▸ Passage:
┄┄┄┄┄┄
Manjaro 23.0 Uranos released

There is differences beyond that - I don’t recall exactly which - but they are minor and if you know you won’t need an office installation - there is quite a gain, with respect to size, by downloading the minimal ISO.

If anyone else know what other changes between Full and Min (others than office suite), would be nice to know the answer.

If you take the Packages-Desktop file from any iso-profile and isolate the lines starting with >extra you have the difference.
┄┄┄┄┄┄
▸ To be done: For each statement, say yes or no to whether it agrees with the Manjaro 23.0 post, and quote the words of the post that settle it: (a) the writer calls the other differences between the full and minimal ISO minor; (b) the writer remembers exactly which those other differences are; (c) the difference can be found by isolating the lines starting with >extra in the Packages-Desktop file.

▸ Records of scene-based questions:
┄┄┄┄┄┄
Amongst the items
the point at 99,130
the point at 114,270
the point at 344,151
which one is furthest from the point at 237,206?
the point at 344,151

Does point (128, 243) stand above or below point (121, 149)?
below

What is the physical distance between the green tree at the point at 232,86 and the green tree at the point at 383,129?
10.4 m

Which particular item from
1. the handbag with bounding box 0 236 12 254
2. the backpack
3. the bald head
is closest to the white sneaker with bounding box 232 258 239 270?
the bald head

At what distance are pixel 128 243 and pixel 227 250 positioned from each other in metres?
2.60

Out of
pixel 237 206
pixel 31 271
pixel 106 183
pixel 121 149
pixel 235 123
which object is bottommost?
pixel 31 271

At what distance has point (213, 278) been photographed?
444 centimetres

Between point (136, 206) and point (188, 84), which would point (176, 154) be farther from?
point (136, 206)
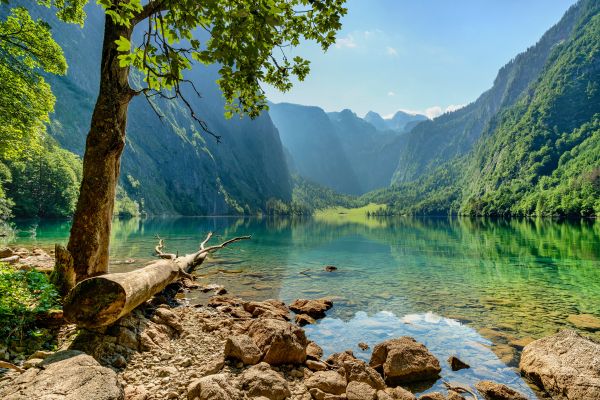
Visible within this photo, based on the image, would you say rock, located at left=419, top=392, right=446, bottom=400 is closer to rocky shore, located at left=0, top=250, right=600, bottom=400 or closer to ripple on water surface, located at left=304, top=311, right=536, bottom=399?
rocky shore, located at left=0, top=250, right=600, bottom=400

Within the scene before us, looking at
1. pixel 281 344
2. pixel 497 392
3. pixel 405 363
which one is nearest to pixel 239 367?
pixel 281 344

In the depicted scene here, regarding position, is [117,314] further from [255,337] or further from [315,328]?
[315,328]

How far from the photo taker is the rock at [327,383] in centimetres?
757

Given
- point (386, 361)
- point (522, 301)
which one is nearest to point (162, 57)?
point (386, 361)

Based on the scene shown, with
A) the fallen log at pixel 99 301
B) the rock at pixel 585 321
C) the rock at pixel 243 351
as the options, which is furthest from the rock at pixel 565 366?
the fallen log at pixel 99 301

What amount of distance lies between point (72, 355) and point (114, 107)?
5826mm

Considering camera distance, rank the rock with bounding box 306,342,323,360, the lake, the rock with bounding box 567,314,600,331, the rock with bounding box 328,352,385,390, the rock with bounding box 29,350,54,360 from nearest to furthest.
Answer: the rock with bounding box 29,350,54,360, the rock with bounding box 328,352,385,390, the rock with bounding box 306,342,323,360, the lake, the rock with bounding box 567,314,600,331

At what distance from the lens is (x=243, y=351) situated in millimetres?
8438

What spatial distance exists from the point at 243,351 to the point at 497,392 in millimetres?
6147

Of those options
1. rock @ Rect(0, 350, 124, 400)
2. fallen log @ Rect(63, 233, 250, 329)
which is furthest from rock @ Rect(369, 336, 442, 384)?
fallen log @ Rect(63, 233, 250, 329)

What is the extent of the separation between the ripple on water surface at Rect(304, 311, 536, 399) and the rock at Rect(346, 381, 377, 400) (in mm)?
2135

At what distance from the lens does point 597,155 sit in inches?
6314

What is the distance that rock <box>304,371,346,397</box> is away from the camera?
757 centimetres

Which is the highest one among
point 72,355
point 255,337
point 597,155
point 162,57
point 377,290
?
point 597,155
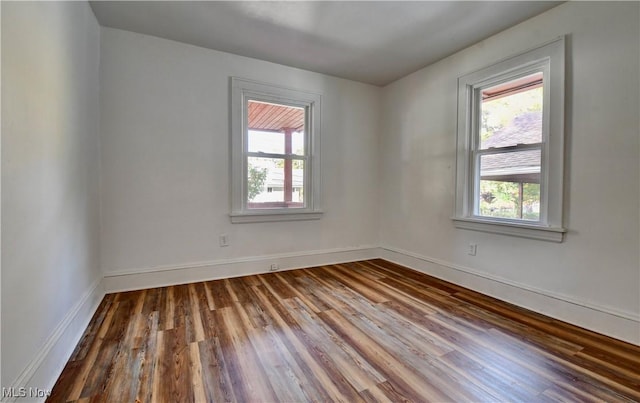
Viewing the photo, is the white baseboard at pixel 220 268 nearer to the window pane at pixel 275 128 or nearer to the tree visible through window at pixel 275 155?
the tree visible through window at pixel 275 155

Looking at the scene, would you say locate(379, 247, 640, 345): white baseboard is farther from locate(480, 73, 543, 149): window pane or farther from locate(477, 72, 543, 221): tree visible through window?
locate(480, 73, 543, 149): window pane

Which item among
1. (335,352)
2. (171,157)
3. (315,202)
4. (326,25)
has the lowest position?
(335,352)

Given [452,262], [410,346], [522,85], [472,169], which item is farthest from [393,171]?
[410,346]

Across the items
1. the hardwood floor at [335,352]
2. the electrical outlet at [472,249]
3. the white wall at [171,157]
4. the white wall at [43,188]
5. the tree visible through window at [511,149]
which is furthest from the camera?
the electrical outlet at [472,249]

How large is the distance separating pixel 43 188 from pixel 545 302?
357 cm

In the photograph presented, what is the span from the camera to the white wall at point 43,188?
120 centimetres

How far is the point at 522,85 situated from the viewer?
269cm

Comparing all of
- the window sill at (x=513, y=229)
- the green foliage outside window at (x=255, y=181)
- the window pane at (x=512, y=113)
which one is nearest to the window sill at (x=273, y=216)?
the green foliage outside window at (x=255, y=181)

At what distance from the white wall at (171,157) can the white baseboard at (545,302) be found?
1.70 m

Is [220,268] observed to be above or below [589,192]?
Answer: below

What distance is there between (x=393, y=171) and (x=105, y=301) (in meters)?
3.56

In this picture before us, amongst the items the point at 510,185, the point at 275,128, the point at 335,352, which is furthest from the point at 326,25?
the point at 335,352

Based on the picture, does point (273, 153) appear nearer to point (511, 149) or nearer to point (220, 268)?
point (220, 268)

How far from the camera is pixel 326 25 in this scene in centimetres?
264
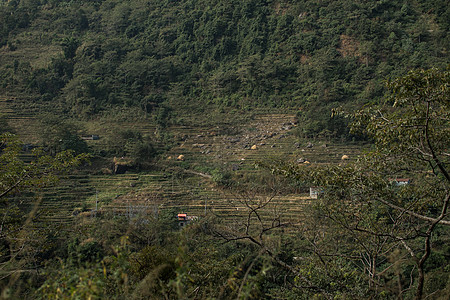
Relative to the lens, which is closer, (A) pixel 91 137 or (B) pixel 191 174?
(B) pixel 191 174

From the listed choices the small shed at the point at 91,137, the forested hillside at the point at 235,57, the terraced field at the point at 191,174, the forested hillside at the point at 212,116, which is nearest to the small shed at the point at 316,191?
the forested hillside at the point at 212,116

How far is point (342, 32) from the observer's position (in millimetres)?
37312

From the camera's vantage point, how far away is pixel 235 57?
41031mm

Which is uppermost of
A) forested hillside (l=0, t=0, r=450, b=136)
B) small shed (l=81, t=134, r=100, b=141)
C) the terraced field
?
forested hillside (l=0, t=0, r=450, b=136)

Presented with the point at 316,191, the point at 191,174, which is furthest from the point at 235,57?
the point at 316,191

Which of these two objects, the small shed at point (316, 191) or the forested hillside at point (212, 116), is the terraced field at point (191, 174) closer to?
the forested hillside at point (212, 116)

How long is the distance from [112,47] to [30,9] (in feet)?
53.3

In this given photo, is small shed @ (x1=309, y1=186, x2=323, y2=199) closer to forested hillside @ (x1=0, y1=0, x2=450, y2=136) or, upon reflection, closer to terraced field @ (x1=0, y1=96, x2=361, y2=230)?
terraced field @ (x1=0, y1=96, x2=361, y2=230)

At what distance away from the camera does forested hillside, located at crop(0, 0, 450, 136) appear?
109 ft

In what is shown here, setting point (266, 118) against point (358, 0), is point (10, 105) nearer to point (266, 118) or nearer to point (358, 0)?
point (266, 118)

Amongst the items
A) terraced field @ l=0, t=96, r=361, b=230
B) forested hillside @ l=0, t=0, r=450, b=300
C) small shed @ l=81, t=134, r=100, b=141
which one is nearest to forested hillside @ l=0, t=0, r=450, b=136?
forested hillside @ l=0, t=0, r=450, b=300

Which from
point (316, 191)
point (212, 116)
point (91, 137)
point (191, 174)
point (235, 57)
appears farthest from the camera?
point (235, 57)

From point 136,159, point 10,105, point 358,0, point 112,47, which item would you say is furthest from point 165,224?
point 358,0

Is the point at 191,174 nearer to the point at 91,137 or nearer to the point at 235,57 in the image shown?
the point at 91,137
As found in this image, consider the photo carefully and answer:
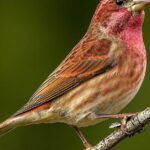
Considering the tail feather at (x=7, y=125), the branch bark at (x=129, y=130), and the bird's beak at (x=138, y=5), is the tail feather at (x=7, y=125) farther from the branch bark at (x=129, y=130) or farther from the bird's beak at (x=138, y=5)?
the bird's beak at (x=138, y=5)

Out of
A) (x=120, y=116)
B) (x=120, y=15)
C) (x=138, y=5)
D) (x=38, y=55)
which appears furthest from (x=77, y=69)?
(x=38, y=55)

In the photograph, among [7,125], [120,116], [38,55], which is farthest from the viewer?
[38,55]

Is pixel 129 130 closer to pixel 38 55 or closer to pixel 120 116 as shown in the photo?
pixel 120 116

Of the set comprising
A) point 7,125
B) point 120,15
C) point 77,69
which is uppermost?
point 120,15

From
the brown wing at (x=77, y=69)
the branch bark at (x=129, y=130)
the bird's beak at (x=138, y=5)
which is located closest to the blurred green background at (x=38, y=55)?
the brown wing at (x=77, y=69)

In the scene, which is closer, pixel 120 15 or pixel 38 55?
pixel 120 15

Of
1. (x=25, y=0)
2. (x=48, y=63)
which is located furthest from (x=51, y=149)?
(x=25, y=0)

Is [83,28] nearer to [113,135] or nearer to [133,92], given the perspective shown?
[133,92]
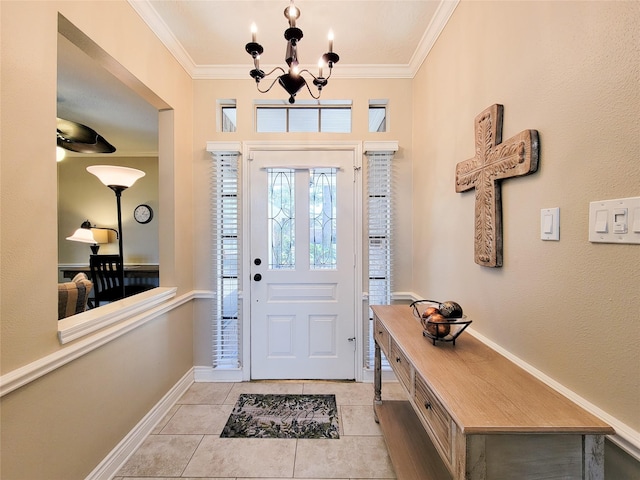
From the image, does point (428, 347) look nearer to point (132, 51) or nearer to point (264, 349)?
point (264, 349)

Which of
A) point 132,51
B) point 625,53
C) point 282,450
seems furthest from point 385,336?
point 132,51

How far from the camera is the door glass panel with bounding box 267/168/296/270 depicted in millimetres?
2510

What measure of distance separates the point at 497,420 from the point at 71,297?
94.2 inches

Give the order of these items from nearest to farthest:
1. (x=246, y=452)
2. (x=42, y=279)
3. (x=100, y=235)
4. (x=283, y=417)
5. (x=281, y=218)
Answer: (x=42, y=279) < (x=246, y=452) < (x=283, y=417) < (x=281, y=218) < (x=100, y=235)

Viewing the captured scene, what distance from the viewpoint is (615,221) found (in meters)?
0.78

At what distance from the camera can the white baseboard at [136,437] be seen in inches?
58.9

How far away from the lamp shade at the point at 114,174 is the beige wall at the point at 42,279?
100cm

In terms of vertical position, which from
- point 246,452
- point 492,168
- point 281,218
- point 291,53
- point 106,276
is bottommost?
point 246,452

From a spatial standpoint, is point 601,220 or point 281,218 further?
point 281,218

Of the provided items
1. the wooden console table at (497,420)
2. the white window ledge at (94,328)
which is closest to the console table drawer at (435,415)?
the wooden console table at (497,420)

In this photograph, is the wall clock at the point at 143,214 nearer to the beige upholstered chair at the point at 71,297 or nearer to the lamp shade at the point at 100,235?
the lamp shade at the point at 100,235

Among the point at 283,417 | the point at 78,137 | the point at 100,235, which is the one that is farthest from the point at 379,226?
the point at 100,235

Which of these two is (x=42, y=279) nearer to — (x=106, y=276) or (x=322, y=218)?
(x=322, y=218)

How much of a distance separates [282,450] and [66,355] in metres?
1.29
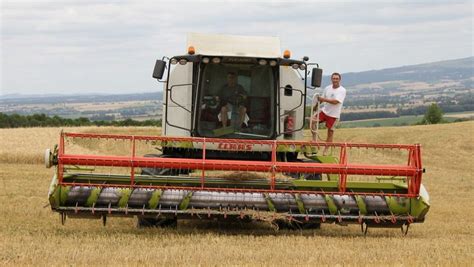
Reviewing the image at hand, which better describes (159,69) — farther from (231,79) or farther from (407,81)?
(407,81)

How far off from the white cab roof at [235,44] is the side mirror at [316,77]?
545 millimetres

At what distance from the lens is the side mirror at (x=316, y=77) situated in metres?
9.06

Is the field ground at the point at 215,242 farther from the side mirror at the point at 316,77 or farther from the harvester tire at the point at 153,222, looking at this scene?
the side mirror at the point at 316,77

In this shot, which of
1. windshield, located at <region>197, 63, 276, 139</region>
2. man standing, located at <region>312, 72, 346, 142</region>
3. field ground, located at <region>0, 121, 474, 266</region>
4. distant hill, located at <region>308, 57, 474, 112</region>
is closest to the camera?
field ground, located at <region>0, 121, 474, 266</region>

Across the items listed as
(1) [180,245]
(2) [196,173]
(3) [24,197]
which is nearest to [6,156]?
(3) [24,197]

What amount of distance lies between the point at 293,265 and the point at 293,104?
12.0ft

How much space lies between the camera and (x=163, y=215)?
760 centimetres

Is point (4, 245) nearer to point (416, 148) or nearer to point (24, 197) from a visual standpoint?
point (416, 148)

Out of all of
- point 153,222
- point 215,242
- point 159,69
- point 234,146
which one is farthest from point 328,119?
point 215,242

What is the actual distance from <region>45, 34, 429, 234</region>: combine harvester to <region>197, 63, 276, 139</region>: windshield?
0.01 metres

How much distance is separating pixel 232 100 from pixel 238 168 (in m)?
1.62

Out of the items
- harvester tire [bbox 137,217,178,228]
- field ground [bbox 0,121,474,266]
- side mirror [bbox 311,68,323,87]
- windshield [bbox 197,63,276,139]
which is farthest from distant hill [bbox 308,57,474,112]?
harvester tire [bbox 137,217,178,228]

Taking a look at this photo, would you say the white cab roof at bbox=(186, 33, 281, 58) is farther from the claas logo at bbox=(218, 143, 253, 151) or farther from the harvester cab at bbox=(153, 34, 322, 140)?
the claas logo at bbox=(218, 143, 253, 151)

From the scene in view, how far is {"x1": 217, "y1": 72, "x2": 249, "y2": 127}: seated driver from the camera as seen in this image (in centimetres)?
906
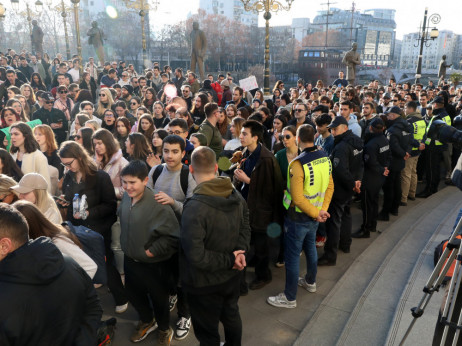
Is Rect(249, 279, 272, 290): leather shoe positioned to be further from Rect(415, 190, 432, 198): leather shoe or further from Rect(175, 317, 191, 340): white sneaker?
Rect(415, 190, 432, 198): leather shoe

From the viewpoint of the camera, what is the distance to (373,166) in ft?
18.8

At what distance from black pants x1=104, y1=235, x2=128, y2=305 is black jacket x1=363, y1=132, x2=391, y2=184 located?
13.1 feet

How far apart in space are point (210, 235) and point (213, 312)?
2.12 feet

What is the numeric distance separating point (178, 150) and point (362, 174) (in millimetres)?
3096

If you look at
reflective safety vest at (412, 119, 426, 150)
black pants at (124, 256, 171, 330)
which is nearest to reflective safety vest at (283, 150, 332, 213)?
black pants at (124, 256, 171, 330)

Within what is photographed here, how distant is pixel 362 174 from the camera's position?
5449 millimetres

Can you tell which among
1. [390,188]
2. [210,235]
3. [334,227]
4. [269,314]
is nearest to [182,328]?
[269,314]

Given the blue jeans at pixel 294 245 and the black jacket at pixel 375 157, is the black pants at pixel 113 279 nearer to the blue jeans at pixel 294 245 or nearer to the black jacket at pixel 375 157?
the blue jeans at pixel 294 245

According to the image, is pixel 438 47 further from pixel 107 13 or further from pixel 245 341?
pixel 245 341

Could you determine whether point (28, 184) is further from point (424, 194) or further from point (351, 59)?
point (351, 59)

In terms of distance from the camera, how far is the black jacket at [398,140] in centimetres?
633

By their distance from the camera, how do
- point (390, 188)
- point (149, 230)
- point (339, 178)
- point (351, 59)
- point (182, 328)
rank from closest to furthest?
point (149, 230), point (182, 328), point (339, 178), point (390, 188), point (351, 59)

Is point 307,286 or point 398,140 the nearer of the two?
point 307,286

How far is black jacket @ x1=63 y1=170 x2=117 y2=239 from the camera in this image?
3801mm
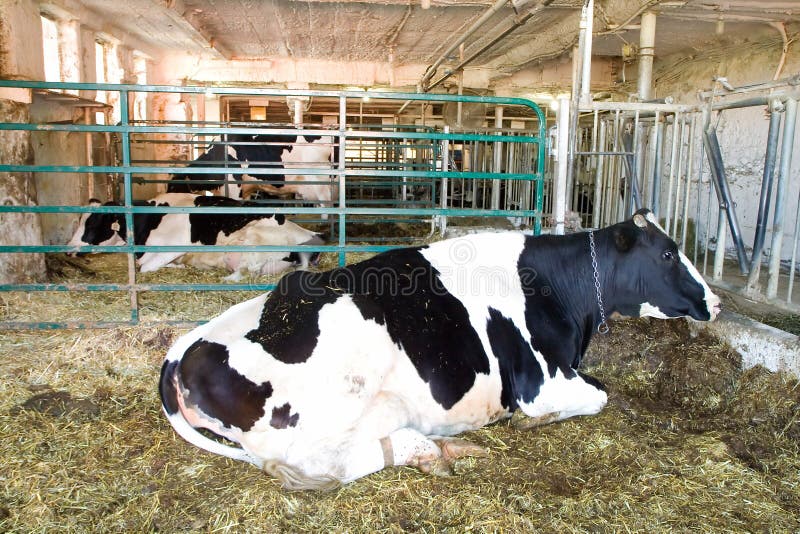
┄┄┄┄┄┄
▸ Result for this task:
(a) Yes: "they are minor"
(b) No: "I don’t recall exactly which"
(c) Yes: "isolate the lines starting with >extra you have the difference"